Designers of programming languages must deal with three problems [Horowitz, 1994]:

• The representation provided by the language must fit the hardware and the software at the same time.

• The language must provide a good nomenclature for the description of algorithms.

• The language must serve as a tool to manage program complexity.

1.1. Aspects of software quality

The software is a product, and as for every product, it has - as defined by many ([Meyer, 2000], [Horowitz, 1994] and [Liskov and Guttag, 1996]) - different quality characteristics and requirements. One of the most important goals of the programming methodology is to specify a theoretical approach for creating good quality program products. The design and the evaluation of already existing programming languages are definitely influenced by methodological considerations.

Next, characteristics of "good" software will be discussed according to the work of Bertrand Meyer [Meyer, 2000]. After that, language features will be examined for supporting the methodology - through numerous programming languages.

Software quality is influenced by many factors. One part of these - such as reliability, speed, or ease of use - are basically perceived by the user of the program. Others - such as how easy it is to reuse some parts of it for a different, but similar problem - affect program developers.

1.1.1. Correctness

Correctness of the program product means that the program solves exactly the problem and fits the desired specification. This is the first and most important criterion, since if a program is not working like it should, other requirements do not really count. The elementary basis for this is the precise and the most complete specification.

1.1.2. Reliability

(16)

A program is called reliable if it is correct, and abnormal - not described in the specification - circumstances do not lead to catastrophe, but are handled in some "reasonable" way.

This definition shows, that reliability is by far not as a precise notion as correctness. One could say, of course with a more specific specification reliability would mean correctness exactly, but in practice there are always cases which are not covered by specification explicitly. That is why reliability is of high priority for the program product quality.

1.1.3. Maintainability

Maintainability refers to how easy it is to adjust the program product to specification changes.

The users often demand further development, modification, adjustment of the program product to new external conditions. According to some surveys 70% of program product costs are spent on maintenance, so it is understandable that this requirement significantly affects the quality of the program. (This is relevant especially if developing big programs and program systems, since for small programs usually no change is too complex.)

To increase maintainability, design simplicity and decentralization (to have independent modules) can be seen as the two most important basic principles.

1.1.4. Reusability

Reusability is the feature of the software products, that they can be partly or as a whole reused in new applications.

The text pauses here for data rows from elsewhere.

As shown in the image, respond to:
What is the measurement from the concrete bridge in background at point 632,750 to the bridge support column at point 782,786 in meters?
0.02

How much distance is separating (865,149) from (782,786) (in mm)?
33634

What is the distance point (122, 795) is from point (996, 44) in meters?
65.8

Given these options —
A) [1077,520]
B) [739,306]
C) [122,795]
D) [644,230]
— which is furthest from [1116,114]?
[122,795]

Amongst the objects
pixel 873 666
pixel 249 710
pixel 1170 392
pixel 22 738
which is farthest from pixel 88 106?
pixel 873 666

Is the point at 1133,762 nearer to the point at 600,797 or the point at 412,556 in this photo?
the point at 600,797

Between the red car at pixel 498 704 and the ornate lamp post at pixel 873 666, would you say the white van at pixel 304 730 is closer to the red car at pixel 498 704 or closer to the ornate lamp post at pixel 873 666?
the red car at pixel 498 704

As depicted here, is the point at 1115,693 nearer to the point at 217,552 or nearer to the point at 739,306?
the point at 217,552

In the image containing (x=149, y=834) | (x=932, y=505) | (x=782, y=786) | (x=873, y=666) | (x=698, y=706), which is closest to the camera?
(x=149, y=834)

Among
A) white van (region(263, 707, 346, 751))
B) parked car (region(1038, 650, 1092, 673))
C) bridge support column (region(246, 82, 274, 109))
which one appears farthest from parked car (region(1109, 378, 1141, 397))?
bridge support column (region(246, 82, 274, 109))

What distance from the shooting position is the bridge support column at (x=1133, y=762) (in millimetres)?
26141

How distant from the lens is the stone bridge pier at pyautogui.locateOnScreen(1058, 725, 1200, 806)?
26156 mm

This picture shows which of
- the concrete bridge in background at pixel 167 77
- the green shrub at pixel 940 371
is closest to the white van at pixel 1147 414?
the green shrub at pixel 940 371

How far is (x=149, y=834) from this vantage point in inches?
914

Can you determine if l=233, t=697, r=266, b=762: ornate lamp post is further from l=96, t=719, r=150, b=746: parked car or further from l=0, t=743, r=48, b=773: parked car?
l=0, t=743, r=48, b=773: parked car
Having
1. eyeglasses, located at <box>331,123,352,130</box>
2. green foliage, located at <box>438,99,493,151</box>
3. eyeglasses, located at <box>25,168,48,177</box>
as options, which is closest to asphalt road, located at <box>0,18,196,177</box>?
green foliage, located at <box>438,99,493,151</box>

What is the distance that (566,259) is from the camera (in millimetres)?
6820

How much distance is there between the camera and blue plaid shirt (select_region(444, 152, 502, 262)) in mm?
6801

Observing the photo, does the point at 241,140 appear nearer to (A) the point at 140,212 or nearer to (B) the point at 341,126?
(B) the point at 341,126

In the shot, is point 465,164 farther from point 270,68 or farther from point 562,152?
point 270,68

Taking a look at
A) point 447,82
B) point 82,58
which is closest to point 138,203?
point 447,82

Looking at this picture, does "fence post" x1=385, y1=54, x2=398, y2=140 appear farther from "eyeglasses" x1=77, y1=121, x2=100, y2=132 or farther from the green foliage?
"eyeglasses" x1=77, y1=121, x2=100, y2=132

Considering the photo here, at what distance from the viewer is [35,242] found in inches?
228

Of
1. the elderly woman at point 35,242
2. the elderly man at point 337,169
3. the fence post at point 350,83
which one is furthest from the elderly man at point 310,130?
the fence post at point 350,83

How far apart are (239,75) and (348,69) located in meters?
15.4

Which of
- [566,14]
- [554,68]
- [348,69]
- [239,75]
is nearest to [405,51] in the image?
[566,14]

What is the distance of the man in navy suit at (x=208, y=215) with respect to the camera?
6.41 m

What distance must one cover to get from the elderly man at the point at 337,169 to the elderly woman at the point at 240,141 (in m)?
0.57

This is different to maintainability, since the same specification was modified there, but now the experience should be utilized, that many elements of software systems follow common patterns, and reimplementing already solved problems should be avoided.

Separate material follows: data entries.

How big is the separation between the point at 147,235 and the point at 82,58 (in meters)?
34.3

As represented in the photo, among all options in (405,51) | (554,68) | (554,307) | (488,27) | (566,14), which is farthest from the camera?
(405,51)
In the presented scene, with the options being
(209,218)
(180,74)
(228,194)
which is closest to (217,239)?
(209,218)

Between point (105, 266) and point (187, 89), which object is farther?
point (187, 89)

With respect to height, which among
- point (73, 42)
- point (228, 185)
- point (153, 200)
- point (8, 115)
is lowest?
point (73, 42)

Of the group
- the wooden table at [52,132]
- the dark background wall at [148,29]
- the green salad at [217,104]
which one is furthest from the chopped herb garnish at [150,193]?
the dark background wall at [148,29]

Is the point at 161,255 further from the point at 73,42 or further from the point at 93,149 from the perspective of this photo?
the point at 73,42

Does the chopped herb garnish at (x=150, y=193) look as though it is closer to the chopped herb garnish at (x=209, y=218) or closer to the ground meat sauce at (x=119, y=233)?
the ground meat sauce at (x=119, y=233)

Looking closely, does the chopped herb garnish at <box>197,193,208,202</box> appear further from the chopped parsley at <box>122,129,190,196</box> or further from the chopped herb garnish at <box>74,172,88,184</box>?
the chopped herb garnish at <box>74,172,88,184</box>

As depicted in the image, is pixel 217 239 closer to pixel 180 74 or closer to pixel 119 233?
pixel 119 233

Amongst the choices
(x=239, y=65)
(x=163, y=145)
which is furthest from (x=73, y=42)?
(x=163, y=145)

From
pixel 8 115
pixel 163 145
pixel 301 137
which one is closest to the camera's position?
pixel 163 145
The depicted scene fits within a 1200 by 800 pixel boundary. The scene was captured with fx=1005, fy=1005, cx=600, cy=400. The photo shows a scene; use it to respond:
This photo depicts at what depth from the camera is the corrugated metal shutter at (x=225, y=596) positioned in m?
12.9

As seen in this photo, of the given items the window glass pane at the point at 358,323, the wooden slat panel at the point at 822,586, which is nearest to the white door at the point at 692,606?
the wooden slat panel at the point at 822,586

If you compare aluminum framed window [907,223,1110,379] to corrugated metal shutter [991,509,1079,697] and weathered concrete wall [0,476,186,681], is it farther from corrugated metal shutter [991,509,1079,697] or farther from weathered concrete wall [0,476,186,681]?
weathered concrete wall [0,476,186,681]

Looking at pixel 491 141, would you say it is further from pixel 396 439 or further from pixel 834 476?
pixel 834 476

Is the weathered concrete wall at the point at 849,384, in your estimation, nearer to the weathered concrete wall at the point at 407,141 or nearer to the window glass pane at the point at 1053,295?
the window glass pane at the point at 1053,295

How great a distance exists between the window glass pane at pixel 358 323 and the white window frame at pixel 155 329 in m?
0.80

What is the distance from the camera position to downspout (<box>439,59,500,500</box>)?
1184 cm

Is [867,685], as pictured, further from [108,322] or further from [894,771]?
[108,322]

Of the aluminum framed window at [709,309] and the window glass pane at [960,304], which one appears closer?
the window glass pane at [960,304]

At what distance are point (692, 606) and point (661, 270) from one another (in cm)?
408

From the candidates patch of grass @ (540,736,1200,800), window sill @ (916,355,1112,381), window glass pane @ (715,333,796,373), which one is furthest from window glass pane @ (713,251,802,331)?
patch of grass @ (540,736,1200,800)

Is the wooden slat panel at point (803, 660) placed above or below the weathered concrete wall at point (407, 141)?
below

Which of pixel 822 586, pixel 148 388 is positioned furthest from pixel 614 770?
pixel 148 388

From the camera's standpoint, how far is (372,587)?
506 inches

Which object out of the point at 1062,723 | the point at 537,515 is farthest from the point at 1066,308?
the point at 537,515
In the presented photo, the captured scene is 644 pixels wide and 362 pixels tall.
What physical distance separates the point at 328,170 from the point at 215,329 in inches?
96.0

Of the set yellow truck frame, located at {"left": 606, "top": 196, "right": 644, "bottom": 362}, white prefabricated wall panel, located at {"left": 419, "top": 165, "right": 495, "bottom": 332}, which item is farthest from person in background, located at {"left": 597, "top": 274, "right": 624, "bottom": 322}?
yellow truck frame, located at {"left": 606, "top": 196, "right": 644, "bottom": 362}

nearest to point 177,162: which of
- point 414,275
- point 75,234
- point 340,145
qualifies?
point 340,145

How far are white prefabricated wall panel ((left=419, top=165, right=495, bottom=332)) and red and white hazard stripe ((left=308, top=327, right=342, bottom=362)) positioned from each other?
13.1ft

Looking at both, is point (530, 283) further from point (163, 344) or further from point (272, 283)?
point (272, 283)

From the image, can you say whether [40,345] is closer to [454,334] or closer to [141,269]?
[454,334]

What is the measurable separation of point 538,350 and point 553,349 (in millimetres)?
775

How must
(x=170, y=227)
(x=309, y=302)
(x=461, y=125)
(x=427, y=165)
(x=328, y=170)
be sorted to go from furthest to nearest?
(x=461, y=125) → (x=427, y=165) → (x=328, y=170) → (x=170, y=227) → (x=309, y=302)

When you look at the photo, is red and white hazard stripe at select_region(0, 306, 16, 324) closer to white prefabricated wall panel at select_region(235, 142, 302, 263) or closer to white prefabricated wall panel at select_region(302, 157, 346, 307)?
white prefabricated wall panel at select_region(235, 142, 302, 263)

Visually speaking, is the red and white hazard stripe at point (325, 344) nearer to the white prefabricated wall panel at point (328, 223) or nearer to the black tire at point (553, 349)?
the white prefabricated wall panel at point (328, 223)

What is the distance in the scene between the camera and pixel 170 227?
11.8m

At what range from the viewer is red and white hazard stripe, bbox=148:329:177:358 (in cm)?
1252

This question is particularly important, not only when producing individual program products, but for a global optimization of software development, as the more reusable components are available to help problem solving, the more energy remains to improve other quality characteristics (at the same costs).

1.1.5. Compatibility

Compatibility shows how easy it is to combine the software products with each other. Programs are not developed isolated, so efficiency can go up by orders of magnitude, if ready software can be simply connected to other systems. (Communication between programs is based on some standards, such as, for example, in Unix.)

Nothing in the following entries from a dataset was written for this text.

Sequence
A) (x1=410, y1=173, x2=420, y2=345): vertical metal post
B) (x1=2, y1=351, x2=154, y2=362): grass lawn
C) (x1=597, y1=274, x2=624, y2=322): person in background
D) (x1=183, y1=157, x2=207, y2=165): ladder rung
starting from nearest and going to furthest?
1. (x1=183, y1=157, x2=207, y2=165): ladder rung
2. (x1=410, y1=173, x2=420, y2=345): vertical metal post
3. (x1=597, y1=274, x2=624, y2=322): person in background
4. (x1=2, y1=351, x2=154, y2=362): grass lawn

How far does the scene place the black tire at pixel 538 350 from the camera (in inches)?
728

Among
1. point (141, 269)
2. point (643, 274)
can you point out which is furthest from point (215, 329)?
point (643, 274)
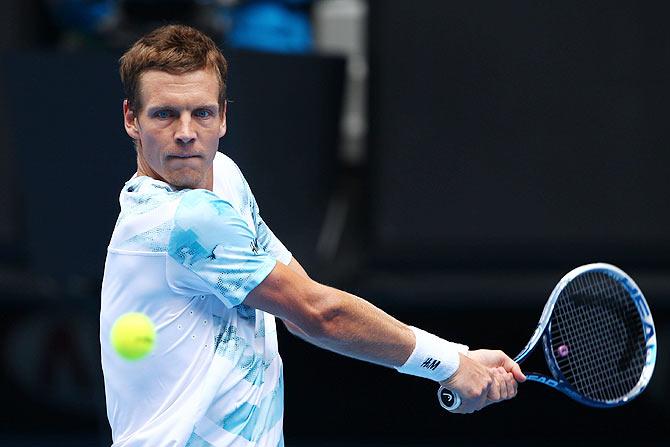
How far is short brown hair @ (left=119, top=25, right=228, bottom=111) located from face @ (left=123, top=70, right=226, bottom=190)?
0.02m

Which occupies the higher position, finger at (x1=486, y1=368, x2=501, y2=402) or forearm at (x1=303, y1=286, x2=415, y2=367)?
forearm at (x1=303, y1=286, x2=415, y2=367)

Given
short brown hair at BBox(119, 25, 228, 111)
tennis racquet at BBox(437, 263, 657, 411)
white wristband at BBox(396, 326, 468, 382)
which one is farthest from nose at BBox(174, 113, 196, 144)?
tennis racquet at BBox(437, 263, 657, 411)

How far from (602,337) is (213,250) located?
5.69ft

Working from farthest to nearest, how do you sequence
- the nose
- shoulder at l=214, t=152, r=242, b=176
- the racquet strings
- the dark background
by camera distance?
the dark background → the racquet strings → shoulder at l=214, t=152, r=242, b=176 → the nose

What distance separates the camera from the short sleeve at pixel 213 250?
2.84m

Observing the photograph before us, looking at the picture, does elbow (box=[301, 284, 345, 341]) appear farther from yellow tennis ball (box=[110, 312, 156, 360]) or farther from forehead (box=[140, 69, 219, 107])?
forehead (box=[140, 69, 219, 107])

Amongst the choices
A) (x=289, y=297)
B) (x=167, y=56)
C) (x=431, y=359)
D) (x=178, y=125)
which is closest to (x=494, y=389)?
(x=431, y=359)

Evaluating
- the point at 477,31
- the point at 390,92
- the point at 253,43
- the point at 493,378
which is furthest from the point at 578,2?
the point at 493,378

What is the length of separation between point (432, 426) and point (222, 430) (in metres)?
4.59

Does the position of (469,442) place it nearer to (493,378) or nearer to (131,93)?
(493,378)

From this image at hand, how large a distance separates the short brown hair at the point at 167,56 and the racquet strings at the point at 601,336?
4.88 feet

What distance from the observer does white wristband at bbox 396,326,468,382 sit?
319cm

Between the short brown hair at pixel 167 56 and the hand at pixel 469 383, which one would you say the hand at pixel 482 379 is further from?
the short brown hair at pixel 167 56

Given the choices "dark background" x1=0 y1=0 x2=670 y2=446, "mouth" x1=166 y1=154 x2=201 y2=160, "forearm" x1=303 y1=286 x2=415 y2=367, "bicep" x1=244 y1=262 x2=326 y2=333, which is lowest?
"dark background" x1=0 y1=0 x2=670 y2=446
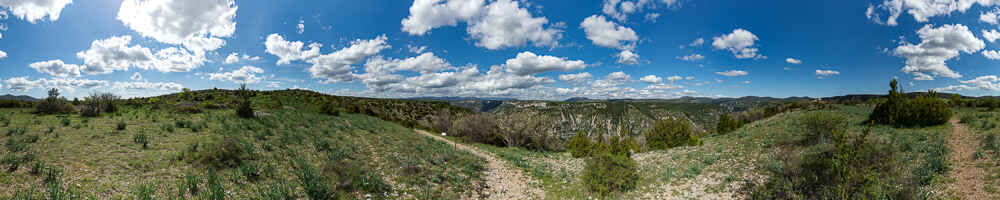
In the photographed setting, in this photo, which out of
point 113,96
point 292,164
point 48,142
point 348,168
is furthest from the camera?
point 113,96

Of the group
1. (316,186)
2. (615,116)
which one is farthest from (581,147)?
(615,116)

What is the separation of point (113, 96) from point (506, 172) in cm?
2461

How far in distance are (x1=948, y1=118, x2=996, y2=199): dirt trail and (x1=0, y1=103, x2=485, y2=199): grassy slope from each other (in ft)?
44.0

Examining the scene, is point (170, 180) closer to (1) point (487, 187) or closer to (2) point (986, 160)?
(1) point (487, 187)

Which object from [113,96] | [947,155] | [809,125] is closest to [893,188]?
[947,155]

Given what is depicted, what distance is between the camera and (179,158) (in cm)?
875

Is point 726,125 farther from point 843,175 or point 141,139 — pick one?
point 141,139

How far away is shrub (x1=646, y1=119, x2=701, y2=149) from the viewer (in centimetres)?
2712

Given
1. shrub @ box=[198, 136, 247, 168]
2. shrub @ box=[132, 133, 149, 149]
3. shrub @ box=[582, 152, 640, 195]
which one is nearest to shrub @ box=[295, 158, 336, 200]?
shrub @ box=[198, 136, 247, 168]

1.1.6. Other characteristics

From the quality characteristics of the program product, portability, efficiency, user friendliness, testability, clarity etc. are also important to pay attention to.

Portability regards how easy it is to port the program to another machine, configuration or operating system - usually to have it run in different runtime environments.

The efficiency of a program is proportional to the running time and used memory size - the faster, or the less memory is used, the more efficient it is. (These requirements often contradict each other, a faster run is often set off by bigger memory requirements, and vice versa.)

The user friendliness is very important for the user: this requires data input to be logical and simple, the output of the results must be clearly formatted.

Testability and clarity are important for the developers and maintainers of the program, without these the reliability of the program cannot be guaranteed.

(17)

1.2. Aspects of software design

Some of these requirements - the improvement of correctness and reliability - require primarily the development of specification tools. The easier it is to verify if a piece of program code is really an implementation according to the specification, the easier it will be to developed correct and reliable programs. The main role here have programming language features for specification (type invariant, pre- and postconditions) descriptions - this is supported for example by Eiffel [Meyer, 2000], by Ada 2012 [Nyéky-Gaizler et al., 1998] etc.

Implementation of another group of requirements - mainly maintainability, reusability and compatibility - can be best supported by designing the programs as independent program units having well defined interconnections.

This is the basis of the so called modular design. (A module here is not a programming language concept, but a unit of the design.) This question will be handled in more detail in Chapter 9.3.

Our goal is to examine the features of different programming languages to support professional programmers in developing reliable software of good quality.

1.3. Study of the tools of programming languages

It is a natural question, why it is not enough to know one programming language, for what purpose it is good to deal with all the possible features of different programming languages. In the following - primarily based on the work of Robert W. Sebesta [Sebesta, 2013] - we will try to summarize the advantages coming from this:

1.3.1. Increase of the expressive power

Our thinking and even abstraction skills are strongly influenced by the possibilities of the language used. Only that can be expressed, for which there are words. Likewise during program development and designing the solution, the knowledge of diverse programming language features can help programmers to widen their horizon. This is also true if a particular language must be used, since good principles can be applied in any environments.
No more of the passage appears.